Veröffentlicht am 10.06.2016
Sigmar Stocker: Vor allem für Frauen sehr schade

Der Freiheitliche Landtagsabgeordnete Sigmar Stocker brachte bei der heutigen Landtagssitzung im Rahmen der Behandlung des Bildungsgesetzes einen Tagesordnungsantrag zur Abstimmung, welcher vorsah, an Südtirols Schulen die Grundzüge der Selbstverteidigung zu vermitteln. SVP-Landesrat Philipp Achammer erteilte dem Vorschlag jedoch eine Abfuhr.

Immer öfter hört und liest man von Gewalttaten, welche an Mitbürgern verübt werden. Die Menschen haben immer mehr Angst in den Nachtstunden durch unsere Städte zu gehen. Nicht nur Männer und Jugendliche, sondern auch Frauen werden immer öfter angepöbelt. Vor allem die junge Generation muss davon ausgehen, dass durch die lasche italienische Gesetzgebung die Gewalt steigen und nicht sinken wird“, leitete Stocker in seinem Antrag ein.

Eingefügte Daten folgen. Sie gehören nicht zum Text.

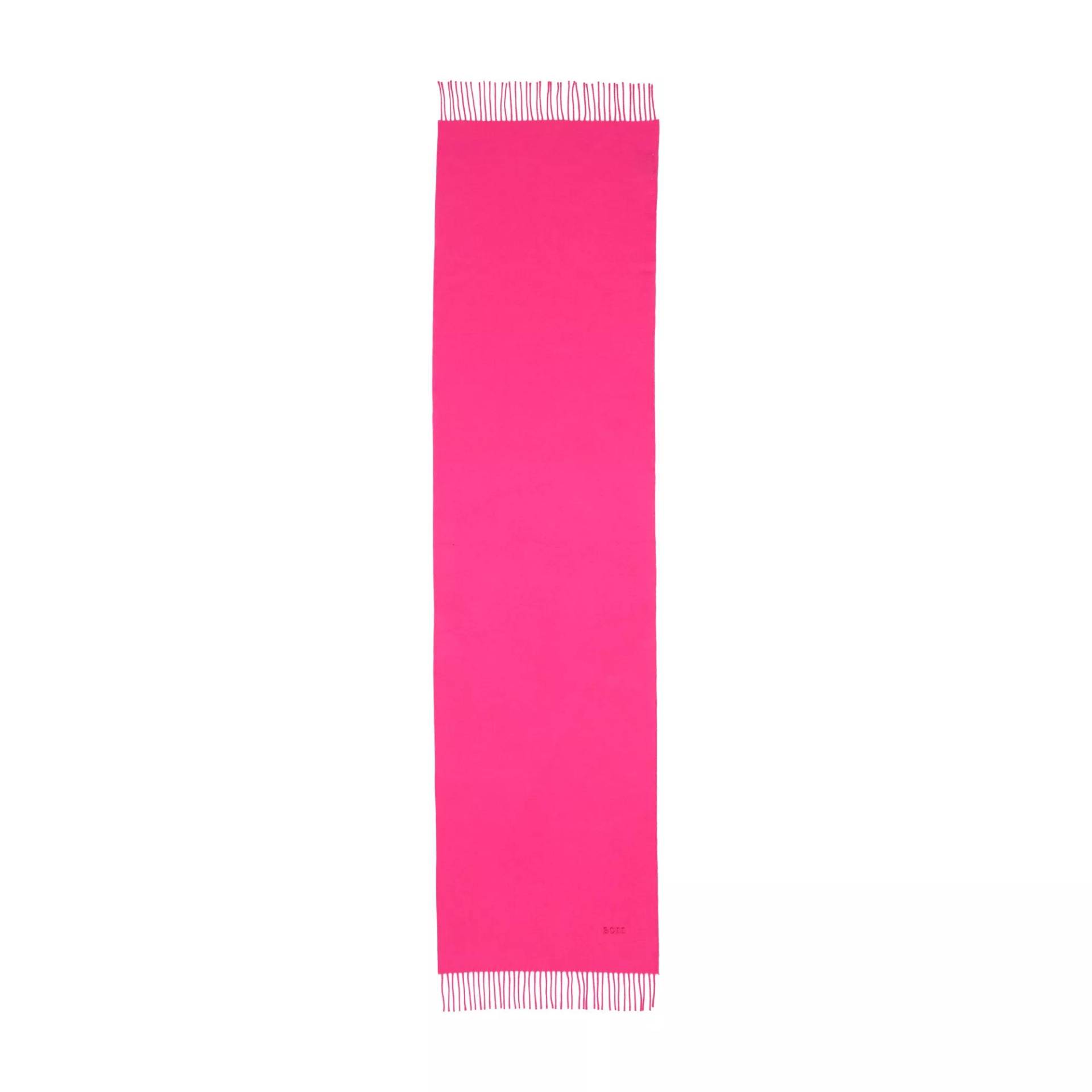 Boss Tücher & Schals - Zaphira Scarf - Gr. unisize - in Rosa - für Damen von Boss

Der Freiheitliche Abgeordnete forderte daher im beschließenden Teil seines Antrags, „an Südtirols Schulen die Grundzüge der Selbstverteidigung im Rahmen des Sportunterrichts oder der Wahlfächer als Unterrichtsstoff einzuführen“. Unterstützung erhielt Stocker von der Opposition im Südtiroler Landtag. Die SVP lehnte den Tagesordnungsantrag hingegen mit dem Verweis ab, dass die Vermittlung von Grundkenntnissen der Selbstverteidigung nicht Aufgabe von Südtirols Schulen sei. Der Antrag wurde schließlich mit 17 Nein-Stimmen zu 9 Ja-Stimmen und einer Enthaltung abgelehnt.

Sigmar Stocker zeigt sich enttäuscht vom Stimmverhalten der Volkspartei. „Gerade für die Frauen in unserem Land ist es sehr schade, dass die SVP unter Bildungslandesrat Achammer meinen Vorschlag abgelehnt hat“, so Stocker in einer Stellungnahme.